Directive ::
Exactly reproduce the lines from the line containing "In terms of real-world" to the end of the data below, inclusive, and nothing else.

The records ::
- - - - - - -

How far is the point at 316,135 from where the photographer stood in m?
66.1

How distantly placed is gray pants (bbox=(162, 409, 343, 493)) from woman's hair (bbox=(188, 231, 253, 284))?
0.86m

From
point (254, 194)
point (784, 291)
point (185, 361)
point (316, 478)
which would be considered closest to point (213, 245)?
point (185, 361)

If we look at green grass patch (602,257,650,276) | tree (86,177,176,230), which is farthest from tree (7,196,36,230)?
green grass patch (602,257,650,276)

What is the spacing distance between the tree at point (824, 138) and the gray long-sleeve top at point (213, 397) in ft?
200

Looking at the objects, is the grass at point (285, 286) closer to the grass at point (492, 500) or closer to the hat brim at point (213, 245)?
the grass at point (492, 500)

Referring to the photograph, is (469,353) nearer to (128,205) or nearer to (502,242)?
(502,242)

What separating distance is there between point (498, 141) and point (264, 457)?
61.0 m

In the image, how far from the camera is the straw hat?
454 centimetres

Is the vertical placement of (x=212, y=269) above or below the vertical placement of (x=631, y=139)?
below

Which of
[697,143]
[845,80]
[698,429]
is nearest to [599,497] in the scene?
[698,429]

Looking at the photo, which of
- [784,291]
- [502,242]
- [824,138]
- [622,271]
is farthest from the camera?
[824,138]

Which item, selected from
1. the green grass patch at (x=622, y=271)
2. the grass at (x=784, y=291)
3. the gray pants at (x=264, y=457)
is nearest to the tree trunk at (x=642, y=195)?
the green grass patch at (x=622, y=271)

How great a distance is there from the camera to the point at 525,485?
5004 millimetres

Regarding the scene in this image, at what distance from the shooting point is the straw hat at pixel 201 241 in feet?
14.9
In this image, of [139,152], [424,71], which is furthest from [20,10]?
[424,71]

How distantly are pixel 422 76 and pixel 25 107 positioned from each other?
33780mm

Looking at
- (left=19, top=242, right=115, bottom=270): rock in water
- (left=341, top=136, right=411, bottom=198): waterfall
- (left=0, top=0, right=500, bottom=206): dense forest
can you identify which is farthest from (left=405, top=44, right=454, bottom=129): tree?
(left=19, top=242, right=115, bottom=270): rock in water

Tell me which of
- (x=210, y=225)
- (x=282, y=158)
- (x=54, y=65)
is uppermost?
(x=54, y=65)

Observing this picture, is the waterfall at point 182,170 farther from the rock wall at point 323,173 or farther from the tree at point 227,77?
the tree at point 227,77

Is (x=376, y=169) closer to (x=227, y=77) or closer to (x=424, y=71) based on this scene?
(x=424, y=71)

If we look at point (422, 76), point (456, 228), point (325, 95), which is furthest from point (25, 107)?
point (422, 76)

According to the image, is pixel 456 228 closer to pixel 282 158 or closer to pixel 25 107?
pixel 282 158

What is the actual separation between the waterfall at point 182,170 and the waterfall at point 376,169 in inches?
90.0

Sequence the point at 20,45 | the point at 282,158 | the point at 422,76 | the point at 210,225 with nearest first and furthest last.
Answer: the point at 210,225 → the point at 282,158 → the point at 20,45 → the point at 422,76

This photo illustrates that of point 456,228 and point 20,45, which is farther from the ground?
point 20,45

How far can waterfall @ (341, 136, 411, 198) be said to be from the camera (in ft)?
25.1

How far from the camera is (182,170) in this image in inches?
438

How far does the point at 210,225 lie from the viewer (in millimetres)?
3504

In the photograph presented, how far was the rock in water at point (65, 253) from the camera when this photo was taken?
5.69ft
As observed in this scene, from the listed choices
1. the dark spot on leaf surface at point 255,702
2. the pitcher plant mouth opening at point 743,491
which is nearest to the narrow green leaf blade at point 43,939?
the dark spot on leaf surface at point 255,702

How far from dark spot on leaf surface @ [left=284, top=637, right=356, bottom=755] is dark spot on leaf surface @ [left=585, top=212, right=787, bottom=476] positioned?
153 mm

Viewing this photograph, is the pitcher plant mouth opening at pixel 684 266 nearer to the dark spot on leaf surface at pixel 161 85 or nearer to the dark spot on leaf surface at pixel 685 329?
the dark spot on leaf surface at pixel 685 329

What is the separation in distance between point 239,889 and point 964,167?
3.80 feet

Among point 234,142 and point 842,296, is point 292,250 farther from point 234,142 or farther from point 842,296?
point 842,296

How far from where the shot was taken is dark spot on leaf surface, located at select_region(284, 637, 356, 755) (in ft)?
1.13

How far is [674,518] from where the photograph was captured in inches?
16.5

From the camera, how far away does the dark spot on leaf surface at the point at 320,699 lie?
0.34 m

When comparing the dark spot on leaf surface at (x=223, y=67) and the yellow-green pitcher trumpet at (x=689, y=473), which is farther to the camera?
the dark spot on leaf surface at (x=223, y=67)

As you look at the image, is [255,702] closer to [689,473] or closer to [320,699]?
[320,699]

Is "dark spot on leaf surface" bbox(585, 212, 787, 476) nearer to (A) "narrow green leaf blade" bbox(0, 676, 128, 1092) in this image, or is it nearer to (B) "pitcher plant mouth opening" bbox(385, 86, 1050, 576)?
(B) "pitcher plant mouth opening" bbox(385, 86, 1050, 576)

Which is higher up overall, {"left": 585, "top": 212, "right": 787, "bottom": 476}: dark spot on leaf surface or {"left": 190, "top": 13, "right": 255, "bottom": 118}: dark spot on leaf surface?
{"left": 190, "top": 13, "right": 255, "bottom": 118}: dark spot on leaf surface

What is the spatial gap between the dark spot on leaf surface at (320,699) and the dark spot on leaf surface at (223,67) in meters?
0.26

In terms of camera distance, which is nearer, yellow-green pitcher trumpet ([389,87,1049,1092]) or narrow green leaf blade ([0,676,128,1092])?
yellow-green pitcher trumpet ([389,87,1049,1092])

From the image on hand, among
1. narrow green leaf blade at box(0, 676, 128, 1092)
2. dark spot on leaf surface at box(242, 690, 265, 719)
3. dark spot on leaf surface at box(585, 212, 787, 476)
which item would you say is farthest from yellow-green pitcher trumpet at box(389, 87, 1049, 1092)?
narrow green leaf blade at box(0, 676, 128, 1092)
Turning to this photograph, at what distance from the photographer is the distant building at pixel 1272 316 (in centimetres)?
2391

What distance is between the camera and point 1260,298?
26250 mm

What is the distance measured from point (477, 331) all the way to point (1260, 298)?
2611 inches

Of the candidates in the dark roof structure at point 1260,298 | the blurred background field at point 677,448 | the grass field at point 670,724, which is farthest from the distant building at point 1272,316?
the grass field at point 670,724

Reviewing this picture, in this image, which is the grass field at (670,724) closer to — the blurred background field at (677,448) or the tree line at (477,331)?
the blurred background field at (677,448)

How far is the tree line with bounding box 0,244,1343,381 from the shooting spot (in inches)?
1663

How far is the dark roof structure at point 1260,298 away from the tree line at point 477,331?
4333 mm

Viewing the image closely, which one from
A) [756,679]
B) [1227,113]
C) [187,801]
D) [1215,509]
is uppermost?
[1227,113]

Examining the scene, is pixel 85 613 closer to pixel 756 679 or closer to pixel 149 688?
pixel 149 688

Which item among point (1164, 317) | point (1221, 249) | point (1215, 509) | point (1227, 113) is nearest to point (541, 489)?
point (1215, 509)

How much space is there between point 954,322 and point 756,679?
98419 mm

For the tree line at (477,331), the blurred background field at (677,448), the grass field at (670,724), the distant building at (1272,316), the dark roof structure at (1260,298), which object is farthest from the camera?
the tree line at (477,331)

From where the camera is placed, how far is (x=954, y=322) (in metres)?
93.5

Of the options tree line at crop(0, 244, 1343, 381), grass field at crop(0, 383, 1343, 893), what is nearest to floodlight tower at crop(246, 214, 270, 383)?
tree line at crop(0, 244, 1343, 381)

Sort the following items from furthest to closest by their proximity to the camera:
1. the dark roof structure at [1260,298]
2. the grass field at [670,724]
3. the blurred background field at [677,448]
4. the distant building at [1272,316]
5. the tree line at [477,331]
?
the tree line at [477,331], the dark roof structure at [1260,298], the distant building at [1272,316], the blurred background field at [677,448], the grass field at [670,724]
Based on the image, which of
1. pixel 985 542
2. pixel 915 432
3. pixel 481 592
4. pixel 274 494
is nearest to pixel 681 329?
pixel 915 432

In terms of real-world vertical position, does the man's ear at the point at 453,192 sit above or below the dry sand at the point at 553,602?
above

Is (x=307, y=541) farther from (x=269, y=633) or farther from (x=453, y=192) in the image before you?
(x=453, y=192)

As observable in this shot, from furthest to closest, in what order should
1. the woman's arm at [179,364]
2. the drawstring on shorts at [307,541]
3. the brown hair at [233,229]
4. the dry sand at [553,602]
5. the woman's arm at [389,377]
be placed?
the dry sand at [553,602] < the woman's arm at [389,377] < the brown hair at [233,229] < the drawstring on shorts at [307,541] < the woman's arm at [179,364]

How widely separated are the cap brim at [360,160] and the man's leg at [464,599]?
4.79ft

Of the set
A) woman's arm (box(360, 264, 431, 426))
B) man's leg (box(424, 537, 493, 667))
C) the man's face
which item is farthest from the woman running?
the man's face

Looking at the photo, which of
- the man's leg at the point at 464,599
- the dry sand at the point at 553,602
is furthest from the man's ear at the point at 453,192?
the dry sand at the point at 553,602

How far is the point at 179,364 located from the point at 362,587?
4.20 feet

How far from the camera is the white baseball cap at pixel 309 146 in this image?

- - - - - - -

Task output ::
In terms of real-world vertical position, does the man's ear at the point at 453,192 sit above or below the dry sand at the point at 553,602?
above

Is (x=307, y=541) farther from (x=269, y=633) or farther from (x=453, y=192) in the image before you?
(x=453, y=192)

As observable in this shot, from furthest to closest, in what order should
1. the woman's arm at [179,364]
2. the drawstring on shorts at [307,541]
3. the brown hair at [233,229]
4. the dry sand at [553,602]
5. the woman's arm at [389,377]
be placed?
the dry sand at [553,602] < the woman's arm at [389,377] < the brown hair at [233,229] < the drawstring on shorts at [307,541] < the woman's arm at [179,364]

How widely separated are the cap brim at [360,160] and the man's leg at [464,599]?
4.79ft

Of the set
A) woman's arm (box(360, 264, 431, 426))
B) man's leg (box(424, 537, 493, 667))
C) the man's face
which item is farthest from the woman running?
the man's face

Looking at the photo, which of
- the man's leg at the point at 464,599
- the dry sand at the point at 553,602
is furthest from the man's ear at the point at 453,192?
the dry sand at the point at 553,602

How far is the point at 179,364 located from the point at 362,587?
4.20 feet

How far from the camera is the white baseball cap at pixel 309 146 in this image?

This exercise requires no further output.